Extracted data:
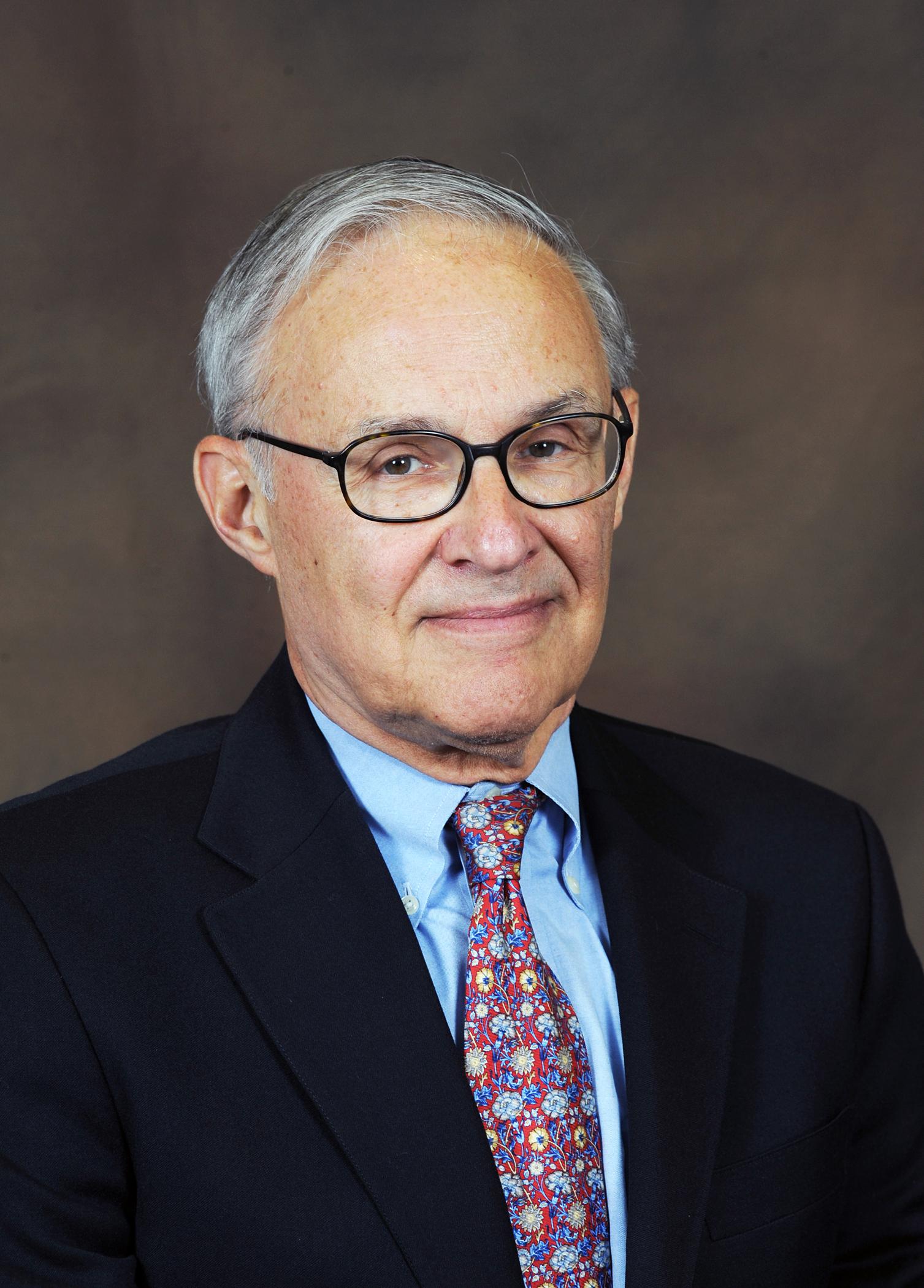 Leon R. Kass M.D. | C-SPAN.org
---
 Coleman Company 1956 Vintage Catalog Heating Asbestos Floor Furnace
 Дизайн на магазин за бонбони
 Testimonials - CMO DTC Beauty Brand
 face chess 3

The problem: Where the line holding "Coleman Company 1956" appears in the listing above, start reproducing exactly, and end with the line holding "face chess 3".

Reply:
 Coleman Company 1956 Vintage Catalog Heating Asbestos Floor Furnace
 Дизайн на магазин за бонбони
 Testimonials - CMO DTC Beauty Brand
 face chess 3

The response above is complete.